*実施事項 1*.
引用文について、次の各問いに答えよ。
(a) tesseract コマンドで、どのファイルからどのファイルを生成するか。
(b) 処理にはどの程度の時間がかかったか。
(c) 各コマンドで -l の後に指定されている値は何か。
*実施事項 2*. 引用文のうち、「次にtesseract コマ」から「尚、処理には1時間程度かかりました。」までをすべて再掲せよ。
*実施事項 3*.
次の各記述が引用文と合致するかどうかを判断し、「はい」か「いいえ」で答え、決め手となる箇所をそのまま引用せよ。
(a) boxファイルの生成には tesseract コマンドを用いる。
(b) 処理には10分程度かかった。
(c) 最後のコマンドでは eng.hand.exp9.png を処理する。

*引用文*.
┄┄┄┄┄┄┄┄┄┄┄┄┄┄┄┄┄┄┄┄
次にtesseract コマンドを用いて、PNGファイルからboxファイルを生成します。
$ tesseract eng.hand.exp0.png eng.hand.exp0 -l eng batch.nochop makebox &&\
tesseract eng.hand.exp1.png eng.hand.exp1 -l eng batch.nochop makebox &&\
tesseract eng.hand.exp2.png eng.hand.exp2 -l eng batch.nochop makebox &&\
tesseract eng.hand.exp3.png eng.hand.exp3 -l eng batch.nochop makebox &&\
tesseract eng.hand.exp4.png eng.hand.exp4 -l eng batch.nochop makebox &&\
tesseract eng.hand.exp5.png eng.hand.exp5 -l eng batch.nochop makebox &&\
tesseract eng.hand.exp6.png eng.hand.exp6 -l eng batch.nochop makebox &&\
tesseract eng.hand.exp7.png eng.hand.exp7 -l eng batch.nochop makebox &&\
tesseract eng.hand.exp8.png eng.hand.exp8 -l eng batch.nochop makebox &&\
tesseract eng.hand.exp9.png eng.hand.exp9 -l eng batch.nochop makebox
尚、処理には1時間程度かかりました。
┄┄┄┄┄┄┄┄┄┄┄┄┄┄┄┄┄┄┄┄
*提示資料*.
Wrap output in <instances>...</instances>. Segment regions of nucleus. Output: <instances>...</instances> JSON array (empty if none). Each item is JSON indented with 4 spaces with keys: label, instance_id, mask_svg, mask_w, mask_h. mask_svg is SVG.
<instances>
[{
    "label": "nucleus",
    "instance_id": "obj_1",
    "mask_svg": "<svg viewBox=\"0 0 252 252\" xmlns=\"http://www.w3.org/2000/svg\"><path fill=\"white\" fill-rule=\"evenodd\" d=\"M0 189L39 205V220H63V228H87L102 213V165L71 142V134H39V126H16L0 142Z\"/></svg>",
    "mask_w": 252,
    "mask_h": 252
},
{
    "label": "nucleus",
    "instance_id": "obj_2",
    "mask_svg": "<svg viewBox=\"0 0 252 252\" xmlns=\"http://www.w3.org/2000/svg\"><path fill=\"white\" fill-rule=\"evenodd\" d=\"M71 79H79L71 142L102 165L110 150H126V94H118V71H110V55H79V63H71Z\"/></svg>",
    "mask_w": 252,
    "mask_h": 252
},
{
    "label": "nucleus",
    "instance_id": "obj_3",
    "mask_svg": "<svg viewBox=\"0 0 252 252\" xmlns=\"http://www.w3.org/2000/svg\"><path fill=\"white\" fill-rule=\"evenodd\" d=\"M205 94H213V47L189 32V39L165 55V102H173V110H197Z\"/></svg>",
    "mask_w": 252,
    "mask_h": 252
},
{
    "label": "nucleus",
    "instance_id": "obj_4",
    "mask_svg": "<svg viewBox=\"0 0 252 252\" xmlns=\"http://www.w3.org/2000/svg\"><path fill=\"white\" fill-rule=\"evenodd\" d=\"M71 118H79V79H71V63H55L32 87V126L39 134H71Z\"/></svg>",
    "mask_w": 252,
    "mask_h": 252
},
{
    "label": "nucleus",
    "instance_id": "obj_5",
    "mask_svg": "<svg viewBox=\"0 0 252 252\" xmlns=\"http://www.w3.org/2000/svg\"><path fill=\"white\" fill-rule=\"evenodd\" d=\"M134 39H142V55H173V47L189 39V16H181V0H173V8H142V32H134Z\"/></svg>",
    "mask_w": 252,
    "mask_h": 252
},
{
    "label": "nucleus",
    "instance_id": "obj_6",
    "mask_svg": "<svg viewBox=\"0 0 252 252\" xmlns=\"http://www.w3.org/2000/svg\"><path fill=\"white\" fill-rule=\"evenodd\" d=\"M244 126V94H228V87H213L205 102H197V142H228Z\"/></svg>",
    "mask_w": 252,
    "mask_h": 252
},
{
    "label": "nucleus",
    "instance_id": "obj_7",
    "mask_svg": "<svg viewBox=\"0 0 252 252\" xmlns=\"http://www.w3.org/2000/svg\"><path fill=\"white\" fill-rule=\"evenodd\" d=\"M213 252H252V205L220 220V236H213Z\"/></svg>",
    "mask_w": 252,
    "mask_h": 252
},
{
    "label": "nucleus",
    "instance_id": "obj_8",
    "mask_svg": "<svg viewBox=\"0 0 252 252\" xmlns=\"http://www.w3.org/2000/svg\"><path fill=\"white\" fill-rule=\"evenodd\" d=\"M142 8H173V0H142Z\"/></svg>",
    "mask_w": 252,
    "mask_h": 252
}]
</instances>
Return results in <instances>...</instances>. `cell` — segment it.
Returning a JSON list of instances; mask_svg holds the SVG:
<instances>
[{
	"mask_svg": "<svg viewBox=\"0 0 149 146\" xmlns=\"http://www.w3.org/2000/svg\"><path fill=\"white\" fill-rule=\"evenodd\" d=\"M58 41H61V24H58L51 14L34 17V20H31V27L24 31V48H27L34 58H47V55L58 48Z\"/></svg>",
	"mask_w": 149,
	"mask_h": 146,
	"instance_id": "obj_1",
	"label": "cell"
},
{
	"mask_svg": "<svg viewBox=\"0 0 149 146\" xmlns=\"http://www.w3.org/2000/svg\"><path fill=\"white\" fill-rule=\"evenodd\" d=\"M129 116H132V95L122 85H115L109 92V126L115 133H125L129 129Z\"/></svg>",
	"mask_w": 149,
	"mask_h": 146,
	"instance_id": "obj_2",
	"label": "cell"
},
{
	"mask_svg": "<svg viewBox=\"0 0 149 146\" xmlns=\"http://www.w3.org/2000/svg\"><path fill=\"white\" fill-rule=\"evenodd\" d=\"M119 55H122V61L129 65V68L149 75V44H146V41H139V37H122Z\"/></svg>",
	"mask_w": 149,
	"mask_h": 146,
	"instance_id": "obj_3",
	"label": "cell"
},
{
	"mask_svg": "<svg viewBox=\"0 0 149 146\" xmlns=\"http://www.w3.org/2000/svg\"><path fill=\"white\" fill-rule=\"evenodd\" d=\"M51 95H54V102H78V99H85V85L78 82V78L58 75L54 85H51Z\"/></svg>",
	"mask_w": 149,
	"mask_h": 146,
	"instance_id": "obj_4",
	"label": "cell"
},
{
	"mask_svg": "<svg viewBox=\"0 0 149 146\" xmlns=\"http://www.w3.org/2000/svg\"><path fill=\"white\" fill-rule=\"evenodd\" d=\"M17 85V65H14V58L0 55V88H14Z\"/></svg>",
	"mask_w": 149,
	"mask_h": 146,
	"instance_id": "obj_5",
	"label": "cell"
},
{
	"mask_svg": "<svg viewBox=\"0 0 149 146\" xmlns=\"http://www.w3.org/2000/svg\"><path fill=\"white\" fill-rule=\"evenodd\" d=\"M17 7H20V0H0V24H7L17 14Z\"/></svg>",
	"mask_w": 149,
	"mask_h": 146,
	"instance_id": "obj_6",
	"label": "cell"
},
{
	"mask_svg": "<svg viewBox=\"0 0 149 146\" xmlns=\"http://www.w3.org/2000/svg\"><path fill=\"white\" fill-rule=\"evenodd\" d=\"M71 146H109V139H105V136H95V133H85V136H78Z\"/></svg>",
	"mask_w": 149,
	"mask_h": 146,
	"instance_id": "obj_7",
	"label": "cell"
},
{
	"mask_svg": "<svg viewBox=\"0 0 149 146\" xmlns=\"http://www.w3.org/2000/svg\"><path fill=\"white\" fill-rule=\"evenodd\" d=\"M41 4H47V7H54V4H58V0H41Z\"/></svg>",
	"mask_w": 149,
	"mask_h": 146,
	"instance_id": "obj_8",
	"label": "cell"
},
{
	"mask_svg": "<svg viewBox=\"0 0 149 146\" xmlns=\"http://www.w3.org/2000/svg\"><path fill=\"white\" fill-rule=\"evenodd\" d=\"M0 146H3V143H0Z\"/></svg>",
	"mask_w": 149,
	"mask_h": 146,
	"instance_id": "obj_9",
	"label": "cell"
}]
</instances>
┄┄┄┄┄┄┄┄┄┄┄┄┄┄┄┄┄┄┄┄
*想定解答 1*.
(a) PNGファイルからboxファイルを生成する。
(b) 1時間程度。
(c) eng

*想定解答 2*.
次にtesseract コマンドを用いて、PNGファイルからboxファイルを生成します。
$ tesseract eng.hand.exp0.png eng.hand.exp0 -l eng batch.nochop makebox &&\
tesseract eng.hand.exp1.png eng.hand.exp1 -l eng batch.nochop makebox &&\
tesseract eng.hand.exp2.png eng.hand.exp2 -l eng batch.nochop makebox &&\
tesseract eng.hand.exp3.png eng.hand.exp3 -l eng batch.nochop makebox &&\
tesseract eng.hand.exp4.png eng.hand.exp4 -l eng batch.nochop makebox &&\
tesseract eng.hand.exp5.png eng.hand.exp5 -l eng batch.nochop makebox &&\
tesseract eng.hand.exp6.png eng.hand.exp6 -l eng batch.nochop makebox &&\
tesseract eng.hand.exp7.png eng.hand.exp7 -l eng batch.nochop makebox &&\
tesseract eng.hand.exp8.png eng.hand.exp8 -l eng batch.nochop makebox &&\
tesseract eng.hand.exp9.png eng.hand.exp9 -l eng batch.nochop makebox
尚、処理には1時間程度かかりました。

*想定解答 3*.
(a) はい。「次にtesseract コマンドを用いて、PNGファイルからboxファイルを生成します。」
(b) いいえ。「尚、処理には1時間程度かかりました。」
(c) はい。「tesseract eng.hand.exp9.png eng.hand.exp9 -l eng batch.nochop makebox」